A Lupo è una canzone che si presenta come una favola, con qualcuno che non ho niente da chiedere, se non le tue lacrime e tutto quel che hai, dove la piccola fiammiferaia presa dal gioco si è rotta una mano sopra il filo spinato. Ma viene pregato, questo Lupo, di non giurare più sulla sua bambina. E questa è una storia vera: la storia di un produttore musicale che, quando doveva giurare, giurava sempre su sua figlia.

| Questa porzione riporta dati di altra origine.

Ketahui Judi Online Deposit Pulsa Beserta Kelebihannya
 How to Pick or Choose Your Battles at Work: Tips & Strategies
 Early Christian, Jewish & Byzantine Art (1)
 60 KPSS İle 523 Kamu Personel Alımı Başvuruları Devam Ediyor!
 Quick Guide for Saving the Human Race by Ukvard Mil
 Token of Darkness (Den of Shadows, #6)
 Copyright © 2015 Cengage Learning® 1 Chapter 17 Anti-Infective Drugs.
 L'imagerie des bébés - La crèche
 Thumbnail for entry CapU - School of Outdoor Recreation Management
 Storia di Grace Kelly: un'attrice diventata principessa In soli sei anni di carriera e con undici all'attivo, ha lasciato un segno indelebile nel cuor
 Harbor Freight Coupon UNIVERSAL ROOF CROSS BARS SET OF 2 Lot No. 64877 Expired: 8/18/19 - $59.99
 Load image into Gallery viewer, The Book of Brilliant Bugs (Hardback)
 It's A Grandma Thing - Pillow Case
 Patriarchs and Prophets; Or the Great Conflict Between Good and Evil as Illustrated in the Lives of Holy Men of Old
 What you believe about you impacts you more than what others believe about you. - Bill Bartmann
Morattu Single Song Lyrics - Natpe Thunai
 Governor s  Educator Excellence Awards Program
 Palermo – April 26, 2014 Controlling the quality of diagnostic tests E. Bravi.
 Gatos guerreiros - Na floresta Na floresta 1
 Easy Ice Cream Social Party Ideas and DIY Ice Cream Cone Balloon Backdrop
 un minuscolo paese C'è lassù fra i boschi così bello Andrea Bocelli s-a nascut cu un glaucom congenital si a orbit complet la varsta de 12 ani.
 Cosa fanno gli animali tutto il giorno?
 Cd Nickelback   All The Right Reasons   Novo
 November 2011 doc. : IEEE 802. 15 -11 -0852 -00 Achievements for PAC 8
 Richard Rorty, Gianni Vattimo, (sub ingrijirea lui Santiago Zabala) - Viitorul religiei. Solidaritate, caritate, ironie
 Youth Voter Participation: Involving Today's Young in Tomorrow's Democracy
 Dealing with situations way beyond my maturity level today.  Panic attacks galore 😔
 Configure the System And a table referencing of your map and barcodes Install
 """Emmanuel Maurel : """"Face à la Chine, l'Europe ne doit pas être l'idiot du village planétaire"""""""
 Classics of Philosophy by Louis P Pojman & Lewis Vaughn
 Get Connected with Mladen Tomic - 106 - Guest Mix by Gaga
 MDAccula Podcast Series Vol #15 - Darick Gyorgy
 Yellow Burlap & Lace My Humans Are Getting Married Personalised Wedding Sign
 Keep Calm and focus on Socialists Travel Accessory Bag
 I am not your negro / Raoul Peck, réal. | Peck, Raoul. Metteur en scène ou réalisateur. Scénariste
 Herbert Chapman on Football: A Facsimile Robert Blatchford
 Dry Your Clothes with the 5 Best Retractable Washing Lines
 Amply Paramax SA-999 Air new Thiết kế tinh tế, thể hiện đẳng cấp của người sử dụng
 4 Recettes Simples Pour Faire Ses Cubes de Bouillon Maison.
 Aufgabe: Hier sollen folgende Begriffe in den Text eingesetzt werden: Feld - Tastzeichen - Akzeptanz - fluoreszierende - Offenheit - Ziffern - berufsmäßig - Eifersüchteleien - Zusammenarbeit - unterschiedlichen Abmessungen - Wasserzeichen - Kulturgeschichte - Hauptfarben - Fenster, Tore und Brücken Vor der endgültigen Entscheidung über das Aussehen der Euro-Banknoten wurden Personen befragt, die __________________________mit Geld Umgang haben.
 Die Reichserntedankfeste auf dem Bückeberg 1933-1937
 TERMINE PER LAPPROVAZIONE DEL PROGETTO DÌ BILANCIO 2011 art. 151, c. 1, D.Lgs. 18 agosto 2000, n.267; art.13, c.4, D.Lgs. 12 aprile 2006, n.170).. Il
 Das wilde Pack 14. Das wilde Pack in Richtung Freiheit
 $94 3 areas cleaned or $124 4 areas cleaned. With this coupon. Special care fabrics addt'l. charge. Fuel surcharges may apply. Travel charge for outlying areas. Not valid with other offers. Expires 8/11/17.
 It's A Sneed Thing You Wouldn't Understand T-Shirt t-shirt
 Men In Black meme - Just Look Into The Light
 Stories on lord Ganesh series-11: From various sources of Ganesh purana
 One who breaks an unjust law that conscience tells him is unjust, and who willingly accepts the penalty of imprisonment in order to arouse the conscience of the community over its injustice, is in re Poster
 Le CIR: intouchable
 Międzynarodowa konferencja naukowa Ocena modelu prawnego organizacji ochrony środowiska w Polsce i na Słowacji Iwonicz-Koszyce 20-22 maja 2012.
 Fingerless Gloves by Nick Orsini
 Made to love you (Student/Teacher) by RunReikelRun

Si continua con le ultime due traccie la prima è: Finestre di dolore,vengono descritte tre situazioni: l’alba in cui un gallo si mette a suonare la sveglia “per quanto la notte fosse ancora ubriaca” e dove “lui, con la mano alla bottiglia faceva i suoi discorsi da pazzo"; si passa poi a dei giovani rinchiusi in una stanza ad aspettare l’alba, “aggrappati alle nostre sigarette”, dove Anna conta i ricordi sul soffitto; poi ci sono gli uomini diversi, che aspettano “in una buca di due metri”, aspettano un attacco, che “era fissato per le sette”, quasi a simulare uno scontro fra ragazzi, che in realtà non presentano alcuna differenza, proprio come le guerre, che spesso sono combattute dimenticando che siamo tutti uguali. E poi ci fu un momento in cui “venne da molto lontano un ricordo, qualcosa di simile a un pianto di madri e due angeli vestiti di bianco scesero con aria stupita e il vuoto nel cuore”.